Друга Колю я опять не застал: теперь он в Заостровье поехал. Он шофер, всегда куда-нибудь едет.
Жена его сказала:
— Так ведь тяжело вам. Давайте я выпотрошу, уложим в мешок...
— Спасибо. Нет, нет, ничего.
В Ленинграде я всё читал газеты. О демонстрации и о параде. Я читал, а мимо моих глухарей шли ленинградцы. Они говорили: «Ах! Кто это такие?» Так говорили женщины. Мужчины молчали. Они завидовали. Некоторые хвалили меня: «Молодец!» Я читал о параде на Красной площади, на Дворцовой площади. О демонстрации в городе Киеве. И в городе Ашхабаде.

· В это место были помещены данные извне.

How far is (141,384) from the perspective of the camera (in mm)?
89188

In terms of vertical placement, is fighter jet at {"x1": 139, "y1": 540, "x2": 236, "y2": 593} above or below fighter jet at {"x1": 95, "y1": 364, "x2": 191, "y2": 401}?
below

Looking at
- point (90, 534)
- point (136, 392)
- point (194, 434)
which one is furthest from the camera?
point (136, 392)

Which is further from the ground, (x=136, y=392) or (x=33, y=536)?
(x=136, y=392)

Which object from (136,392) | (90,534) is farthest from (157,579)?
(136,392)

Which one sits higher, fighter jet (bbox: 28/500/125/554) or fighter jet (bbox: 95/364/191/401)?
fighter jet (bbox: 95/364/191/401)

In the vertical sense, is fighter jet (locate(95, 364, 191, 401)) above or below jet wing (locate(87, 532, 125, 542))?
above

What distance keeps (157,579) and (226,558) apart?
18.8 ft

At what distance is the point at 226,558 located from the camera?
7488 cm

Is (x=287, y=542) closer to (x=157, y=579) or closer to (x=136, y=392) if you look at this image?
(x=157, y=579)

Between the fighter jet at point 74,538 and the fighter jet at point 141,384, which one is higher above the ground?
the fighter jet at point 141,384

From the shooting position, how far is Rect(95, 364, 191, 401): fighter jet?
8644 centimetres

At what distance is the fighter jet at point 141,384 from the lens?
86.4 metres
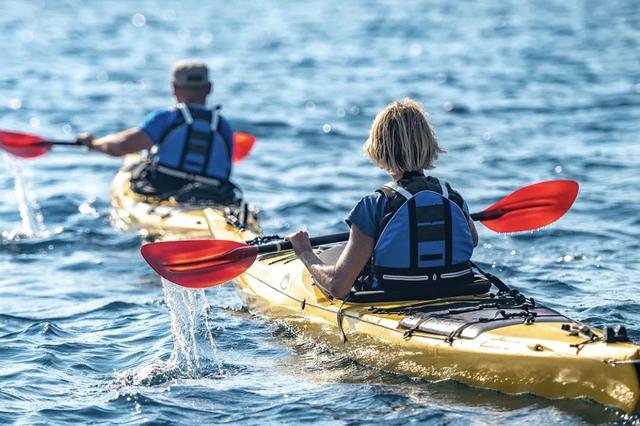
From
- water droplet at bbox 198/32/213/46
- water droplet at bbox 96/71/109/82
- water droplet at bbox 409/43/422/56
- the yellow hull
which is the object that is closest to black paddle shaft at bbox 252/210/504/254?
the yellow hull

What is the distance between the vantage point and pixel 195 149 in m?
9.59

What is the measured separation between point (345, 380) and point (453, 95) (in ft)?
40.1

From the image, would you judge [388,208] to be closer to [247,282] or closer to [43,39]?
[247,282]

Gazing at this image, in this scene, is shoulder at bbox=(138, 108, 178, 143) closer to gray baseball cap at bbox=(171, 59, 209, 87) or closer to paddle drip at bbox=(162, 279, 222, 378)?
gray baseball cap at bbox=(171, 59, 209, 87)

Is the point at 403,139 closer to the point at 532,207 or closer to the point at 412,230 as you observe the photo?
the point at 412,230

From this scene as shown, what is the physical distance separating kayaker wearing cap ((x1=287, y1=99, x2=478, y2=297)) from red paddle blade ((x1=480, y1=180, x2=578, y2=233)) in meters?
1.15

Дома я кинул птиц на пол и тяжко опустился на стул. Моя жена Галя стояла передо мной. Ей еще не исполнилось двадцать два. Она говорила мне:
— Тебя покормить? А может, сначала поспишь? Или в баню? У нас еще от праздников выпить осталось. Кара-Чанах. Хочешь я тебе дам? Ой, какие! — говорила она, глядя на птиц. — Ой. Лучше бы сам поскорее приезжал. Их нужно с брусникой приготовить. Да. Я читала.

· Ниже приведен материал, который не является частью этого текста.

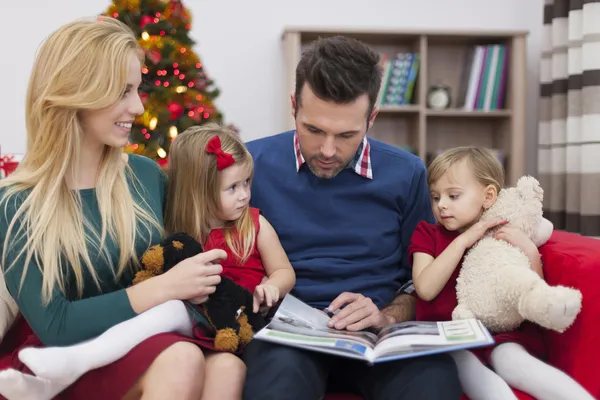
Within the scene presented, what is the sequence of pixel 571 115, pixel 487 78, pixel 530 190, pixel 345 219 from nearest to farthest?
pixel 530 190 → pixel 345 219 → pixel 571 115 → pixel 487 78

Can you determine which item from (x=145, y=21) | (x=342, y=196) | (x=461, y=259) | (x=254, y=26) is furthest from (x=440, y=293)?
(x=254, y=26)

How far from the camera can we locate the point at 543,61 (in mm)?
3395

Я всё отворачивался от Гали. Очень у нее была короткая ночная рубашка. Я всё тянул время, хотел еще пожить в своих сапогах, со своими глухарями. Но уже чувствовал: недолго мне с ними осталось жить.
— Да вот, — сказал я, — пришлось сходить за лепягу.

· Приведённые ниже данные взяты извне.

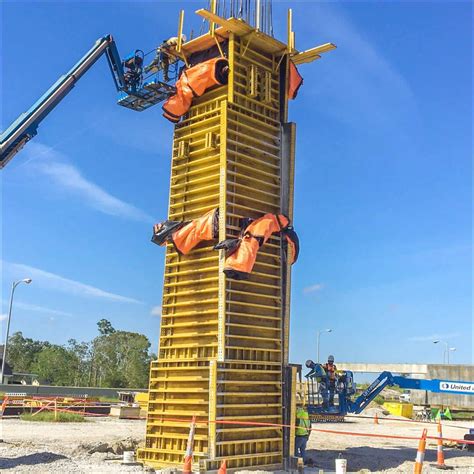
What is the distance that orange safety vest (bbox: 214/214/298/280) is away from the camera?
14.1 m

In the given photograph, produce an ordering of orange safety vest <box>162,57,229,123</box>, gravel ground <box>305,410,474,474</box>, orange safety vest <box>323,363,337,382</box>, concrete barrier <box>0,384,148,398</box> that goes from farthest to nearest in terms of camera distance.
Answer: concrete barrier <box>0,384,148,398</box>
orange safety vest <box>323,363,337,382</box>
orange safety vest <box>162,57,229,123</box>
gravel ground <box>305,410,474,474</box>

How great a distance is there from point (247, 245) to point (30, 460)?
722 cm

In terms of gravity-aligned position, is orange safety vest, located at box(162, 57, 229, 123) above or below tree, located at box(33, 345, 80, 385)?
above

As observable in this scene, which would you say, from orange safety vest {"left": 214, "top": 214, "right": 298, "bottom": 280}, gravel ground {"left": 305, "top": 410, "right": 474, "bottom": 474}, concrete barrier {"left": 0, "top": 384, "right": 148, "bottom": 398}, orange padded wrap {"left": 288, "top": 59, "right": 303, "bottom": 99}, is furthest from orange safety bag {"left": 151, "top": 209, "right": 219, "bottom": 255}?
concrete barrier {"left": 0, "top": 384, "right": 148, "bottom": 398}

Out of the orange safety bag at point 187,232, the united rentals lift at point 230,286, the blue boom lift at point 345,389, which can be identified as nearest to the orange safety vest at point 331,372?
the blue boom lift at point 345,389

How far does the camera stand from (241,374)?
14.5 metres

— Ой, — сказала Галя, — хоть сам-то приехал, снимай сапоги скорее.
Подождите, дворники!
Не надо мне было ехать на фестиваль с Васькой. Слишком разные у нас характеры. Слишком он любит пить молоко.
Мы приехали в Москву, вышли из вокзала и увидели и услышали, как трепыхаются флаги. Флаги прищелкивали от натуги. Куда-то они стремились. Мне тоже захотелось стремиться. Моя белая в полоску рубашка тоже чуть-чуть потрепыхалась и пощелкала на ветру.
Васька сказал:
— Сейчас надо взять обратные билеты, потом купить молока, булку и позавтракать.
— Вася, — сказал я, — пойдем. Пойдем скорее, Ну, пойдем! Успеем мы купить билеты.
Васька замотал своей черноволосой головой и отправился в кассу. Я пошел один по Москве.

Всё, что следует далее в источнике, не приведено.